Teachers of language and literature at all levels have expressed concern about the ELA standards’ distinction between “informational” and “literary” texts and about their conception of “text complexity.” These are the terms that are open to interpretation by school boards and teachers, and they are already being discussed in articles and lesson plans produced by NCTE members and disseminated on Web sites and panels. MLA members could fruitfully join this conversation, and MLA Commons already has a CCSSI discussion group (http://mla.hcommons.org/groups/common-core-standards-initiative-discussion-group/). Local partnerships between colleges and high schools, of which we need more, are one way of bringing attention to this conversation. Could MLA members initiate or join partnerships between teachers of high schools and colleges in their home environments? David Laurence, director of research at the MLA, and Paula Krebs, dean of humanities and social sciences at Bridgewater State University and a member of the Executive Council’s K–16 education subcommittee, organized a panel at last year’s NCTE convention that brought secondary school and college teachers together to discuss opportunities for and obstacles to creating such partnerships. Organizers of two MLA-sponsored sessions at next year’s convention in Vancouver are following the collaborative model to bring college and high school teachers’ perspectives to bear on the knotty CCSSI topics of “text complexity” and “college readiness.”5 In addition, the MLA’s Committee on Community Colleges is planning a session on an issue central to the Common Core: remediation. I hope that future collaborative work across institutional boundaries can focus on clarifying, for various audiences, some key terms in the initiative that have already become sites of critical inquiry for NCTE authors: literary nonfiction, for example, and lexile (a unit devised by the Metametrics company to measure both the complexity of a text and the individual student’s reading competence).

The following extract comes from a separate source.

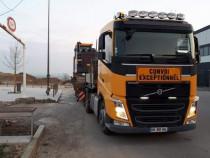 Cap tractor Volvo FH/X-track(4x4)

One of the troubling components of the CCSSI is the stipulation that, once adopted, the wording of the standards cannot be amended, although states are allowed to add 15% more text. Major revision seems not to be envisioned by the framers of the document. In 2010, the MLA and the NCTE were invited to comment on a draft of the literacy standards as these were formulated both for specific grades and for students graduating from high school. A joint committee urged that revisions give more attention to the aesthetic dimensions of literature, the rhetorical aspects of writing, the advantages of knowing more than one language, and the ways in which new media shape literacy practices in the twenty-first century. The authors of the standards failed to incorporate most of the committee’s suggestions. But the CCSSI, as teachers and students now encounter it on the Web, is a complex and generically hybrid text, open to interpretation and translation. Members of the MLA have been interpreting the CCSSI document since its initial rollout and have arrived at strikingly different conclusions, which were evident at the sessions on the Common Core at the 2012 and 2013 conventions.6 I hope that we can continue thinking about the Common Core State Standards; by doing so, college teachers with a commitment to literacy studies may discover new ways of communicating with—and learning from—teachers who encounter the CCSSI as a required rather than a recommended text.

Notes

  1. See Ravitch, as well as Cody (“I Was among Those”), who provides a list of the members of the original drafting group. The CCSSI Web page refutes (as a “myth”) the charge that there were few teachers involved with the drafting of the standards.
  2. See Ravitch on the issue of corporate influence. The CCSSI tests are being developed by the Partnership for Assessment of Readiness for College and Careers and the Smarter Balanced Assessment Consortium. Both won federal grants to develop their tests. They are reviewed at www.fairtest.org/.
  3. For ACTFL’s alignment of its standards (also called the Five Cs: communication, cultures, connections, comparisons, communities) with the Common Core ELA standards, see www.actfl.org/sites/default/files/pdfs/Aligning_CCSS_Language_Standards_v6.pdf.
  4. See Cody, “Why”; Chua.
  5. David Steiner, dean of the School of Education at Hunter College, City University of New York, will also participate in the panel on text complexity; he has done valuable work on K–16 education.
  6. See the articles by Ravitch, Stimpson, and Graff, drawn from papers they presented at the 2014 MLA Annual Convention.

Works Cited

Chua, Paul. “Centralized-Decentralization Emerging in Singapore.” International Education News. Intl. Educ. News, 25 Mar. 2014. Web. 2 Apr. 2014.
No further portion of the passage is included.